5. Pod Priority Preemption

Symptom: Higher-priority workloads preempted the pod.

Diagnosis:

kubectl get pod <pod-name> -o jsonpath='{.spec.priority}'
kubectl get priorityclass

Solutions:

  • Increase pod priority if it's critical
  • Create PriorityClass with appropriate priority value
  • Ensure critical pods have higher priority than non-critical ones

6. Volume Issues

Symptom: Pod's volume ran out of space.

Diagnosis:

kubectl describe pod <pod-name> | grep -A 10 "Volumes:"
kubectl get pvc

Solutions:

  • Increase PersistentVolume size
  • Clean up data in volumes
  • Use volume expansion feature
  • Monitor volume usage proactively

Step-by-Step Troubleshooting

Step 1: Check Eviction Reason

kubectl describe pod <pod-name>
# Look for:
# Reason:       Evicted
# Message:     The node was low on resource: memory

Step 2: Check Node Resources

kubectl top nodes
kubectl describe node <node-name>
# Check for pressure conditions (MemoryPressure, DiskPressure)

Step 3: Check Node Events

kubectl get events --field-selector involvedObject.name=<node-name> --sort-by='.lastTimestamp'

Step 4: Verify Controller Will Recreate

kubectl get deployment,replicaset -o wide
# Deployment/ReplicaSet will recreate the pod

Step 5: Clean Up Evicted Pods

# List all evicted pods
kubectl get pods --all-namespaces --field-selector=status.phase=Failed

# Delete evicted pods (controllers will recreate)
kubectl delete pod <evicted-pod-name>

Quick Fixes

Immediate Actions

  1. Delete evicted pod (controller will recreate):

    kubectl delete pod <evicted-pod-name>
    
  2. Clean up node resources:

    # On the node
    docker system prune -a  # For Docker
    crictl rmi --prune      # For containerd
    
  3. Add more nodes: Quickly scale cluster to reduce resource pressure

  4. Increase node resources: Upgrade node instance types if using cloud

Long-term Solutions

  1. Configure eviction thresholds:

    # kubelet config
    evictionHard:
      memory.available: "500Mi"
      nodefs.available: "10%"
      imagefs.available: "15%"
    
  2. Implement resource requests and limits:

    resources:
      requests:
        memory: "256Mi"
        cpu: "250m"
      limits:
        memory: "512Mi"
        cpu: "500m"
    
  3. Use pod priority classes:

    apiVersion: scheduling.k8s.io/v1
    kind: PriorityClass
    metadata:
      name: high-priority
    value: 1000
    
  4. Monitor and alert: Set up monitoring for node resource usage

Preventing Pod Evictions

  1. Right-size resources: Set appropriate requests and limits
  2. Monitor cluster capacity: Track resource usage trends
  3. Implement horizontal autoscaling: Scale pods before resource exhaustion
  4. Use resource quotas: Prevent any namespace from consuming all resources
  5. Regular cleanup: Clean unused images, volumes, and logs
  6. Capacity planning: Add nodes before reaching capacity
  7. Use pod disruption budgets: Protect critical pods from eviction

Eviction Policies

Soft Eviction

Gradually evict pods with grace period:

evictionSoft:
  memory.available: "1Gi"
evictionSoftGracePeriod:
  memory.available: "30s"

Hard Eviction

Immediate eviction when threshold reached:

evictionHard:
  memory.available: "500Mi"
  nodefs.available: "10%"

Related Resources

Conclusion

Pod evictions are typically caused by node resource pressure (memory, disk, CPU).
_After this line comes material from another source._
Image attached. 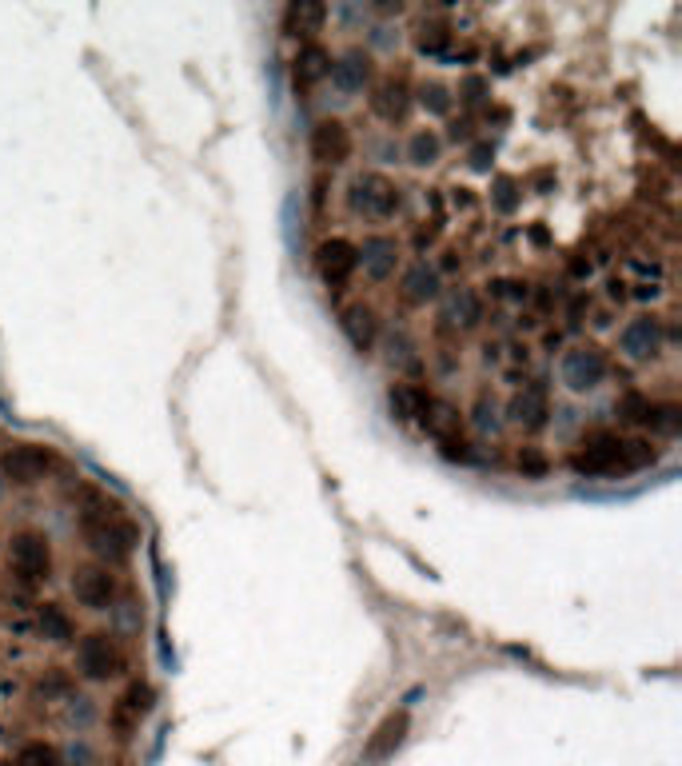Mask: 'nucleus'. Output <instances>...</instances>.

Once a pod is evicted, it needs to be recreated by its controller. Focus on preventing evictions by monitoring node resources, right-sizing pods, and maintaining adequate cluster capacity.

Remember: Evicted pods are permanently removed from the node and must be recreated. Always have controllers (Deployments, ReplicaSets) managing your pods for automatic recovery.